§ **Source passage**:
[Date Prev][Date Next][Thread Prev][Thread Next][Date Index][Thread Index]
Re: [Condor-users] Looking for something like CpuBusy for Disk
- Date: Fri, 03 Sep 2010 12:24:55 -0700
- From: Lans Carstensen <Lans.Carstensen@xxxxxxxxxxxxxx>
- Subject: Re: [Condor-users] Looking for something like CpuBusy for Disk
Ian Chesal wrote:
On Fri, Sep 3, 2010 at 2:30 PM, Lans Carstensen
The seriously cool way would be to standardize a global resource
classad type and allow for expression logic to have a way to
directly address all resource ads that are deemed to apply to a
particular slot and job.
That certainly takes it a step further. To that end: a way to put *any*
type of ad in to the collector would really be interesting. So you could
collect and reference anything you want and use it during matchmaking
and execution decisions.
Baby steps though. :) I don't want to dream my way out this being possible.
This reminds me that the other way we address the common use case
for this class of problem is with concurrency limits on jobs - but
that doesn't handle slot-level use cases, only job-level ones.
Partitionable slot-level resource/concurrency limits would be a
useful addition towards that goal. Then you might want to apply
some feedback mechanism to make the upper bound of that
partitionable slot dynamic based upon some business logic (like a
global resource classad).
Ahh...it's fun to dream. In all honesty though, while it's a bit
cumbersome to setup once, Startd cron jobs can handle a lot of what
we're dreaming about here when it comes to slot-level concurrency
controls. And once you get one set up, the rest follow pretty easily.

§ **Input data**:
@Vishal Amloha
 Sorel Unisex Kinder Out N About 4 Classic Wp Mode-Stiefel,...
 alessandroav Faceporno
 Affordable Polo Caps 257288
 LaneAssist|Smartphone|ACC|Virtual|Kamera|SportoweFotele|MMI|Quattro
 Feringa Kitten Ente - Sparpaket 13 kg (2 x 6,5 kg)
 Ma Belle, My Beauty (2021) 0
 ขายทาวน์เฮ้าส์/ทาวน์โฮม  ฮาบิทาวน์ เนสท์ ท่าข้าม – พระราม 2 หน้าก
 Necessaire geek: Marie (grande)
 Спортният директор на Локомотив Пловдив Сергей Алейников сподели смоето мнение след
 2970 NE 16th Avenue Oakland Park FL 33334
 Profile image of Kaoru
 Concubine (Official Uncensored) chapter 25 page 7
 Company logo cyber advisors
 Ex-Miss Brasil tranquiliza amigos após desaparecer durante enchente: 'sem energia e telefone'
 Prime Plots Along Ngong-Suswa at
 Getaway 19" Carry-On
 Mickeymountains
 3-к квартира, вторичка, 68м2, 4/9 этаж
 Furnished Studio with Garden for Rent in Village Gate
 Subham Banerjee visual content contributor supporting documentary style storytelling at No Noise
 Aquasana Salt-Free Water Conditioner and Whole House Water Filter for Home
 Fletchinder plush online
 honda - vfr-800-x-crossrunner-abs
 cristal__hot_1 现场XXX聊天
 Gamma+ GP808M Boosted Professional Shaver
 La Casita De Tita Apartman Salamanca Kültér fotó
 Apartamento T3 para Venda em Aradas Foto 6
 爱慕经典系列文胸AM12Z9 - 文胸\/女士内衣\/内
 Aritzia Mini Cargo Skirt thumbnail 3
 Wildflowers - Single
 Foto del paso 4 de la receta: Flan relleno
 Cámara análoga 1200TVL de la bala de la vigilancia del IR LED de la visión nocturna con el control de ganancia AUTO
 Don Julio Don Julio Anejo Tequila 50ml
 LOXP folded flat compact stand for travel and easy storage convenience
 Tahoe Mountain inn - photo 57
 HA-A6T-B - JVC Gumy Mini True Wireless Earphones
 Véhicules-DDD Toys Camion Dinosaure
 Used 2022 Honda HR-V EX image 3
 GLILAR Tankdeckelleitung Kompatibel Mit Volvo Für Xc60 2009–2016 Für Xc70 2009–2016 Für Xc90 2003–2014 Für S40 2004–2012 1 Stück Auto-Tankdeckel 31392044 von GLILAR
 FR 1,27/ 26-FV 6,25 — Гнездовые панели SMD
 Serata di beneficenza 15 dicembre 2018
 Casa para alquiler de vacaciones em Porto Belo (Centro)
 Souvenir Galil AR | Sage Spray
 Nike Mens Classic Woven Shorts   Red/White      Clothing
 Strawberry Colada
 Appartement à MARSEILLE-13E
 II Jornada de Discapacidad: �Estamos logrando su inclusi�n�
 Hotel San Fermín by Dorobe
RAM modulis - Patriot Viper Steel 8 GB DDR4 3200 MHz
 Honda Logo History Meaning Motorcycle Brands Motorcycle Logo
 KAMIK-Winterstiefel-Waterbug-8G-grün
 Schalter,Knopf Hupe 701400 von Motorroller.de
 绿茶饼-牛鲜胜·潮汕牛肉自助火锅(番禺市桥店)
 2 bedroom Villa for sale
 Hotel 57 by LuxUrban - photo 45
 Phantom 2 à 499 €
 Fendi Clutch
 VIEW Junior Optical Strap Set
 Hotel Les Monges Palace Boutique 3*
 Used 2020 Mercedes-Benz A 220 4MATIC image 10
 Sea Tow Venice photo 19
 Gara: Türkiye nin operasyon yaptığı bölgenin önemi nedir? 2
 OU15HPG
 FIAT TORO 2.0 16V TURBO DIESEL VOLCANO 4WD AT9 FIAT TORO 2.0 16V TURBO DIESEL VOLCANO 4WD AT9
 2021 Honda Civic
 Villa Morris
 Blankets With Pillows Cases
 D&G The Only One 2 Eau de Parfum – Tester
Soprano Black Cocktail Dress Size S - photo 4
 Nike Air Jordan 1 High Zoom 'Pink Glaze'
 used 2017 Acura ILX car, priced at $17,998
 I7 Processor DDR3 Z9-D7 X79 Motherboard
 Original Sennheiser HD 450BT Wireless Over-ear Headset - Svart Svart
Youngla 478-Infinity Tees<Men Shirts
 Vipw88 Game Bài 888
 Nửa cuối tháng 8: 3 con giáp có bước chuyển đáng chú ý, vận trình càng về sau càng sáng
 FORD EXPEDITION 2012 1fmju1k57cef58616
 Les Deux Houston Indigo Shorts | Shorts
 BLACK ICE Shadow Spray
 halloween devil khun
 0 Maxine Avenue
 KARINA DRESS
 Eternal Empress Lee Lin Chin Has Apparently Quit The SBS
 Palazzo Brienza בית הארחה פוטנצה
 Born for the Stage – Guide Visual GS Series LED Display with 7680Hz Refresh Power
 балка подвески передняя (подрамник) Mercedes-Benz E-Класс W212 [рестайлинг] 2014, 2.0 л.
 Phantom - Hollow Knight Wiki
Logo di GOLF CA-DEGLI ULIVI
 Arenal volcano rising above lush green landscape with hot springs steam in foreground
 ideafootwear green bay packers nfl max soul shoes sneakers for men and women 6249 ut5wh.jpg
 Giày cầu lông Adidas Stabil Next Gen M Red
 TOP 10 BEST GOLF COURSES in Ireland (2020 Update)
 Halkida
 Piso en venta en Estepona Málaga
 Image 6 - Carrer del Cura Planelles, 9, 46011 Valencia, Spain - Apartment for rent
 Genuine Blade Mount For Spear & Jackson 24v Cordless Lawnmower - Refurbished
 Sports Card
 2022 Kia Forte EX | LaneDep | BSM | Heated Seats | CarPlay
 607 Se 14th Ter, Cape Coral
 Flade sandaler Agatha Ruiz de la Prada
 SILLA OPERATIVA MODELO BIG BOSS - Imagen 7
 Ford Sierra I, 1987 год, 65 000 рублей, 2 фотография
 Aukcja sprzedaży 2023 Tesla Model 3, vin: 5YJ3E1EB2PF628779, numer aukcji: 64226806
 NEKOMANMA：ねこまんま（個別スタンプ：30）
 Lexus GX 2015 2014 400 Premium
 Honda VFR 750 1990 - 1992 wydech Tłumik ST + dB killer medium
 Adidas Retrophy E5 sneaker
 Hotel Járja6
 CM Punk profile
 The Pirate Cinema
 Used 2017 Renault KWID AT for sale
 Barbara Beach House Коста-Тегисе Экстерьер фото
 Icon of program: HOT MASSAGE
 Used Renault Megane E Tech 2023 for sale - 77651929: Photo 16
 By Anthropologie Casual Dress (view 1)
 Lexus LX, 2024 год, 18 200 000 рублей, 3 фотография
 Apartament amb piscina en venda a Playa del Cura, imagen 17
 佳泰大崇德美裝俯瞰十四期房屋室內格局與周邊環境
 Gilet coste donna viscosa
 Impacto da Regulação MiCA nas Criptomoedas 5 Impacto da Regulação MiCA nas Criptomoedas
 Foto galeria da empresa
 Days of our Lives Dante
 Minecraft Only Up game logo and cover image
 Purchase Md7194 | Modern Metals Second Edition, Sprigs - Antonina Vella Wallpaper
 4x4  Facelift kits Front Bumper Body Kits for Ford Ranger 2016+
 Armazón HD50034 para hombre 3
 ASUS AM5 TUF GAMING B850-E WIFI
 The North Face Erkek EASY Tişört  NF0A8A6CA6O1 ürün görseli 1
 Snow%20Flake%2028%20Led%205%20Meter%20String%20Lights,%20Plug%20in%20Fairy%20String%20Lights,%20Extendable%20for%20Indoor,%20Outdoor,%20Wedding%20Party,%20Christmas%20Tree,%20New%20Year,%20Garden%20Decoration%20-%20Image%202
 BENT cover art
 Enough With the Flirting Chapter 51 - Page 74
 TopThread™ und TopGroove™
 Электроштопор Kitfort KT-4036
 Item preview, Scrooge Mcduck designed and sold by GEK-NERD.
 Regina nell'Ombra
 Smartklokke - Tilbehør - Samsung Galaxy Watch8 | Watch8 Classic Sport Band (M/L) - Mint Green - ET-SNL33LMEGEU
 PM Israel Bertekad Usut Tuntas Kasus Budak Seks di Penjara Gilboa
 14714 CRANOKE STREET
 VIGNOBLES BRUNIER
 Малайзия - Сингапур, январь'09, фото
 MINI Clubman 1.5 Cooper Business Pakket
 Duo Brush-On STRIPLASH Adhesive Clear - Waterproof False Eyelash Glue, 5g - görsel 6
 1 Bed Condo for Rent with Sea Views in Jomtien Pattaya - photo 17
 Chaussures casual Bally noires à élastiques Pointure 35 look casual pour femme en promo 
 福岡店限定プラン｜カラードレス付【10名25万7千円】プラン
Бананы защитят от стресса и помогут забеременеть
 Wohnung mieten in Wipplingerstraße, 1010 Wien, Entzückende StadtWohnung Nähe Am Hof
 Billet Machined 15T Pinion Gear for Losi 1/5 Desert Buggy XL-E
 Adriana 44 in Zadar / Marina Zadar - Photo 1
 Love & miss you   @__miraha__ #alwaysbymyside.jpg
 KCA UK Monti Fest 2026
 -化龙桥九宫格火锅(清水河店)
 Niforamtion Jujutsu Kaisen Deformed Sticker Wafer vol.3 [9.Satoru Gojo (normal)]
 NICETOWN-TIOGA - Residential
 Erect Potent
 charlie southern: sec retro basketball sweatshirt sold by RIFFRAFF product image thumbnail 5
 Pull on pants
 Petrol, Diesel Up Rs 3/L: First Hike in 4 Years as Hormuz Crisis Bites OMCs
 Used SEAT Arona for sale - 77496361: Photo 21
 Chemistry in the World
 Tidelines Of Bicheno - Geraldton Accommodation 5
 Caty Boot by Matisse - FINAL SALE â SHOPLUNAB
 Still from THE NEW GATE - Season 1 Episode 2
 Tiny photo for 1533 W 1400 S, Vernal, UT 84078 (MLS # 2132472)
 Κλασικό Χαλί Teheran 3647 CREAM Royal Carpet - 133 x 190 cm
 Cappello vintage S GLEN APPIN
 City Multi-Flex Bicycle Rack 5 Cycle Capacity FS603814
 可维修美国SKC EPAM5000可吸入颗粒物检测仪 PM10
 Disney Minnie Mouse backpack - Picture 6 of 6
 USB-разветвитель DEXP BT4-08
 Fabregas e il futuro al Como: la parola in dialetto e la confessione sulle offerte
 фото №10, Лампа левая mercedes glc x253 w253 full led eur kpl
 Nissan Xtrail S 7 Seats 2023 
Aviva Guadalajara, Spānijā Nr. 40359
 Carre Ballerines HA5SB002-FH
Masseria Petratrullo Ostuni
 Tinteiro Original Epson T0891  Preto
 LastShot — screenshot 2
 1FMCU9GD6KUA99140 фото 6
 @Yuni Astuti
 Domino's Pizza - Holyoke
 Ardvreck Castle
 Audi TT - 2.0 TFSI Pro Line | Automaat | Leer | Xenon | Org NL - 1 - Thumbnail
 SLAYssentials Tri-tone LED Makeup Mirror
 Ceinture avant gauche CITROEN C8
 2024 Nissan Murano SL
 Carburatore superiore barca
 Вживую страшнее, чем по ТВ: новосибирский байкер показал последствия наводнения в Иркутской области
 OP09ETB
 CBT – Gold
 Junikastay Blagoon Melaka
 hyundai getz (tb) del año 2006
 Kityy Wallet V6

§ **Directions**:
#1 Copy word for word the part of the Condor mailing-list post that begins at the words "Baby steps though." and ends after "follow pretty easily.".
#2 Write what comes next in the Condor mailing-list post, picking up after its last sentence.
The data stands apart from the Condor mailing-list post.

§ **Answers to the tasks**:
#1
Baby steps though. :) I don't want to dream my way out this being possible.
This reminds me that the other way we address the common use case
for this class of problem is with concurrency limits on jobs - but
that doesn't handle slot-level use cases, only job-level ones.
Partitionable slot-level resource/concurrency limits would be a
useful addition towards that goal. Then you might want to apply
some feedback mechanism to make the upper bound of that
partitionable slot dynamic based upon some business logic (like a
global resource classad).
Ahh...it's fun to dream. In all honesty though, while it's a bit
cumbersome to setup once, Startd cron jobs can handle a lot of what
we're dreaming about here when it comes to slot-level concurrency
controls. And once you get one set up, the rest follow pretty easily.

#2
True, startd cron's can (and have) been used to do all sorts of things -
but I haven't seen one applied to do host-level concurrency limits
(successfully). The "cron"/timeperiod nature makes doing resource
counters unsafe for resource reservation. Do you have an example of one
of those, or is it (like I currently believe) a gap in functionality
that you end up having to build up custom slot types around to handle?
For instance, say I have a SAN-attached host and want to enable no more
than 3 concurrent SAN IO jobs while also enabling other job types.
Today I'd have to set up a special partitionable slot with a SAN
attribute and start expression to only allow SAN jobs and do something
like dedicating 3 CPU's and some amount of RAM towards that
partitionable slot. Or make 3 SAN slots with dedicated memory
resources. And then add a partitionable slot for all remaining CPU,
memory, and local disk resourcse. There's no way to apply a "SAN"
resource counter, and no way to alter the number "3" live based on
actual SAN link utilization or storage subsystem latency. Right?
If you have a startd cron for that class of use case, we'd be interested
in seeing it. Other competing resource schedulers have host-based
resource counters for this reason.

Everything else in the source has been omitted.